# [Dataset extract]

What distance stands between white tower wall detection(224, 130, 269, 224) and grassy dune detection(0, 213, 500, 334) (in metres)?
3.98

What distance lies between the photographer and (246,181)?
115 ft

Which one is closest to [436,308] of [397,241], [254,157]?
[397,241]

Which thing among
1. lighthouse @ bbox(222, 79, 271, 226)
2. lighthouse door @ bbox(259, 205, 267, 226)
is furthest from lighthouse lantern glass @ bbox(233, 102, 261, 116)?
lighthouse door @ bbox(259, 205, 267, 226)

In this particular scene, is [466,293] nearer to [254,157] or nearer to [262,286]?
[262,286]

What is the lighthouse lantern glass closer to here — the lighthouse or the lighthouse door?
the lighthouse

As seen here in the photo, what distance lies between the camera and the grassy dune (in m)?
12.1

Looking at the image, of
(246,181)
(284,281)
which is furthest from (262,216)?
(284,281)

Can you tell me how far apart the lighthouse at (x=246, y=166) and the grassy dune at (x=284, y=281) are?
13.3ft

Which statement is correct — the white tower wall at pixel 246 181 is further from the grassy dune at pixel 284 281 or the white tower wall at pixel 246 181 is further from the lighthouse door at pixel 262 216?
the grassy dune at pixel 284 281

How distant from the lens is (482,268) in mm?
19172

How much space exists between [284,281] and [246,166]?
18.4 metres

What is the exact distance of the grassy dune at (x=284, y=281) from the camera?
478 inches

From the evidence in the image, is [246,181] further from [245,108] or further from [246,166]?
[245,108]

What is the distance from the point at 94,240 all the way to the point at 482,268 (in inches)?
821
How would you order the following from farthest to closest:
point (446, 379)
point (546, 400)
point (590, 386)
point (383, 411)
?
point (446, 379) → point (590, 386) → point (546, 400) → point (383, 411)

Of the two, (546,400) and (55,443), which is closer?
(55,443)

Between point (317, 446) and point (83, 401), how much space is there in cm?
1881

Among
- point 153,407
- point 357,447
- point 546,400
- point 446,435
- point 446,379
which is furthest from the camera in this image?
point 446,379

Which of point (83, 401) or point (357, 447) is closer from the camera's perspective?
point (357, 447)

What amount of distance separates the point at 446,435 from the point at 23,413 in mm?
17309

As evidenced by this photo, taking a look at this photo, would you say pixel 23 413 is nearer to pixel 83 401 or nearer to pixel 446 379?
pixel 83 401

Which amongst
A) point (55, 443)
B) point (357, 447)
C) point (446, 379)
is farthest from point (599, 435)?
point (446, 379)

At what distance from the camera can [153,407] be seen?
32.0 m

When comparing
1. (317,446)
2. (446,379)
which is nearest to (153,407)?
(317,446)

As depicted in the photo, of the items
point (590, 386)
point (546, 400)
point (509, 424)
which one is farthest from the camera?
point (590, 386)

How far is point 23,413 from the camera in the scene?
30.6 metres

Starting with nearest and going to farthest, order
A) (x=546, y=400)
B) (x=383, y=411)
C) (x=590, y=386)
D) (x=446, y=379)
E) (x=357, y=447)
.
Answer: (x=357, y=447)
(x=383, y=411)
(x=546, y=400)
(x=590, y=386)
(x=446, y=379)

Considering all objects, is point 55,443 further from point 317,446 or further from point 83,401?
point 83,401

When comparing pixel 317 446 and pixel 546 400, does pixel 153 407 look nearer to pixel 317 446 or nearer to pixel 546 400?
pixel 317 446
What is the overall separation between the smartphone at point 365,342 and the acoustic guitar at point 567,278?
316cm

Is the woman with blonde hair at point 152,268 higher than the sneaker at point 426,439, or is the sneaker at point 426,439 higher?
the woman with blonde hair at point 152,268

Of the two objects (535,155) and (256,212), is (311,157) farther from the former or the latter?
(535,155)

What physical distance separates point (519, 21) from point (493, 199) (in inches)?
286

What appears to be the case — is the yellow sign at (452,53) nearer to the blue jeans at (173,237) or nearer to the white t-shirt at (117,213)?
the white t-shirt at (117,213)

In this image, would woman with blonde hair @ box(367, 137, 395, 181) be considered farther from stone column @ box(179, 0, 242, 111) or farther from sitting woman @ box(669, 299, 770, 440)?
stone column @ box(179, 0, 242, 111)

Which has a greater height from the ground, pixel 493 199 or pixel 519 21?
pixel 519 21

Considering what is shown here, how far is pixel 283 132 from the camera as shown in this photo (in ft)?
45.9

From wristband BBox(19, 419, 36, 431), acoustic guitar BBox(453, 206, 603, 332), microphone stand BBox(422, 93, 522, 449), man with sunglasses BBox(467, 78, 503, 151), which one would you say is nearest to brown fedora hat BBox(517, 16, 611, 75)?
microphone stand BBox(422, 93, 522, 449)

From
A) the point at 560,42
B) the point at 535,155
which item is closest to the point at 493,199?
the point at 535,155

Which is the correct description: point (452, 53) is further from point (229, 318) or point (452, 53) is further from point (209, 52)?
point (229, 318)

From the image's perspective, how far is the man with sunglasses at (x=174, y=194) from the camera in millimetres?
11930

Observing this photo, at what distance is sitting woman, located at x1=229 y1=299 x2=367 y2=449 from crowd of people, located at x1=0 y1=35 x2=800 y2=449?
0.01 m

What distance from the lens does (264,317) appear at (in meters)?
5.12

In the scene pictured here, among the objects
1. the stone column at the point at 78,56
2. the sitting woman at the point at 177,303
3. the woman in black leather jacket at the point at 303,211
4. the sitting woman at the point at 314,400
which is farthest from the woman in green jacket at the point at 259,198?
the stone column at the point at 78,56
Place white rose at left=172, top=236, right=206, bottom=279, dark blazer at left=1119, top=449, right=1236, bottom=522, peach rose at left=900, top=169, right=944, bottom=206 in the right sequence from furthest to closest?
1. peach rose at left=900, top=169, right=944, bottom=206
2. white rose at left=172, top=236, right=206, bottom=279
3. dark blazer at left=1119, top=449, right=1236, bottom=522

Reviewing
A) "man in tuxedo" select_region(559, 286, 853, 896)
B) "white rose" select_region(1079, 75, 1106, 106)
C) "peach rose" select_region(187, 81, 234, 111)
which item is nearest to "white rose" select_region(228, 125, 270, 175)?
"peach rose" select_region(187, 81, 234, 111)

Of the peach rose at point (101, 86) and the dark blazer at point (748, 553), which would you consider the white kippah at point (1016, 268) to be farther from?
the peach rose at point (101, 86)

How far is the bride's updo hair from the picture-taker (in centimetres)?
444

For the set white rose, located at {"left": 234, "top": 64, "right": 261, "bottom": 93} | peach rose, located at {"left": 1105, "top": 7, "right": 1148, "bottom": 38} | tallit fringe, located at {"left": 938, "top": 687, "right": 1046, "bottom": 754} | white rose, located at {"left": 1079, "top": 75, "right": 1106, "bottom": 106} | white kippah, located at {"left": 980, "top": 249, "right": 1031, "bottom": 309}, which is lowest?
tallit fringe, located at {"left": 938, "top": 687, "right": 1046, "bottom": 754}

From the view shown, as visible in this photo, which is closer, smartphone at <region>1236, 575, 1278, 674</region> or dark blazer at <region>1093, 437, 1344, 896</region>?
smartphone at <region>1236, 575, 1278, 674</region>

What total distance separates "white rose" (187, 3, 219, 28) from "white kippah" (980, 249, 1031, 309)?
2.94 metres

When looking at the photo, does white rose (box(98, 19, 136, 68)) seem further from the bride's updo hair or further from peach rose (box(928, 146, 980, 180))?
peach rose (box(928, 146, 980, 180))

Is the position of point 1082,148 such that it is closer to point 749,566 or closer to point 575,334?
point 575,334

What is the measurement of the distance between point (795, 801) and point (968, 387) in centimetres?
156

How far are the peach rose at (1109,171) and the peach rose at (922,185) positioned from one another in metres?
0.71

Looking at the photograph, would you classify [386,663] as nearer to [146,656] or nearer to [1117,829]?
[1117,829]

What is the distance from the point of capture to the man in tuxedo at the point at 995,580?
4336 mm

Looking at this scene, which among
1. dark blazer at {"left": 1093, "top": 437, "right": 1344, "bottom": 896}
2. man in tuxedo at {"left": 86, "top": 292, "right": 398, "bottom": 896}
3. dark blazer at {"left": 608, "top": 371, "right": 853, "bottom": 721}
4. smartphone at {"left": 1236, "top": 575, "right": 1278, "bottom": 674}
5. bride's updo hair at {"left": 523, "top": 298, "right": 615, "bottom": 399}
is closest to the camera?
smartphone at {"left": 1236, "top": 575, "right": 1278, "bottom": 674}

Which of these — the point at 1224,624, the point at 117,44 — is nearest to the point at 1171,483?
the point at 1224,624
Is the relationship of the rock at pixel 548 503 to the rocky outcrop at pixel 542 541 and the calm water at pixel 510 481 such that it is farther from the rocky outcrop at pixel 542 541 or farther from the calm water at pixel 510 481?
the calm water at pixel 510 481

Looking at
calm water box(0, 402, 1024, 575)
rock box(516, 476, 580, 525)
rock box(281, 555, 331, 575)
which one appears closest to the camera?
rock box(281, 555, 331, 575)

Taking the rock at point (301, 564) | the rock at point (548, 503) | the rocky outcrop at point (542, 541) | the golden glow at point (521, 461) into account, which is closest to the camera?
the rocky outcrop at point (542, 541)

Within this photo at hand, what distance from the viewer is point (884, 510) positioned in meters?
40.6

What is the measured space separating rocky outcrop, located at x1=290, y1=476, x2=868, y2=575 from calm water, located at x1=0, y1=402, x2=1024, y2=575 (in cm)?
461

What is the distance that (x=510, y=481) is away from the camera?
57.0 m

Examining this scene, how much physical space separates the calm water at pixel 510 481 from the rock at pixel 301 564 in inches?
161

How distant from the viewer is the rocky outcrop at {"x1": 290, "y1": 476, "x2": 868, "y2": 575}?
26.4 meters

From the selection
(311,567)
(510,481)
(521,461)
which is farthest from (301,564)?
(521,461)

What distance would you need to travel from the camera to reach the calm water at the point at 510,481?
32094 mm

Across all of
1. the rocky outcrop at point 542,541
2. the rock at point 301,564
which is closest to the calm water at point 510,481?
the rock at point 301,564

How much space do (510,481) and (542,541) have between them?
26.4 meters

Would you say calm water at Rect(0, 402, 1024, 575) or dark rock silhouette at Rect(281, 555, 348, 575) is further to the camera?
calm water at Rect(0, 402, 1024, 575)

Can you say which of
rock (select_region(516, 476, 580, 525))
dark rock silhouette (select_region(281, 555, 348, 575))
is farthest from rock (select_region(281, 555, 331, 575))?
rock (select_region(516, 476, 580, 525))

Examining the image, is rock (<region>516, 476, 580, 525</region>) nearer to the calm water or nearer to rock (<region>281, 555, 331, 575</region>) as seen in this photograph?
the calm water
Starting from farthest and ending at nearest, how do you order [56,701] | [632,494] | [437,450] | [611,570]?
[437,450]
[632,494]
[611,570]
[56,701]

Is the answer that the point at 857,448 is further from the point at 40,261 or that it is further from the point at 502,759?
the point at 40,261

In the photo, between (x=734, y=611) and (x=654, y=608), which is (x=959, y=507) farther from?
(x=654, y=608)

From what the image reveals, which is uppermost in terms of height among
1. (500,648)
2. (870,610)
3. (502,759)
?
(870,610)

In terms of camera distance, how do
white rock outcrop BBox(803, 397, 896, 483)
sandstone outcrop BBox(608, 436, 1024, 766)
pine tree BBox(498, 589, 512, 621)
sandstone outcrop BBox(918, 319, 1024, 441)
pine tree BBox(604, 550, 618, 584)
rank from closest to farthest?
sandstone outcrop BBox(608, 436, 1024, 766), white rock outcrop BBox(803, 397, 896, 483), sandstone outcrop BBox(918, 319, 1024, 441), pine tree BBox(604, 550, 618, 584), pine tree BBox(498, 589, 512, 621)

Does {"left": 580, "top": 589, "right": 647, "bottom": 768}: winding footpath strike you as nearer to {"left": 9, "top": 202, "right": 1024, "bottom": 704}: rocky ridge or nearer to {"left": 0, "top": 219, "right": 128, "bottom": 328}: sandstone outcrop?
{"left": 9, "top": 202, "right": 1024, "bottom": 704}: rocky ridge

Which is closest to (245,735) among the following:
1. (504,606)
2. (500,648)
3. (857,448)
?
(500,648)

# [Task objective]
Convert the stretch of the records from the line containing "In terms of camera distance, how do" through the line containing "rank from closest to farthest?" into a Markdown table with the columns Row and Line. Give one numbered row per line and leave out any blank lines.

# [Solution for this exercise]
| Row | Line |
|---|---|
| 1 | In terms of camera distance, how do |
| 2 | white rock outcrop BBox(803, 397, 896, 483) |
| 3 | sandstone outcrop BBox(608, 436, 1024, 766) |
| 4 | pine tree BBox(498, 589, 512, 621) |
| 5 | sandstone outcrop BBox(918, 319, 1024, 441) |
| 6 | pine tree BBox(604, 550, 618, 584) |
| 7 | rank from closest to farthest? |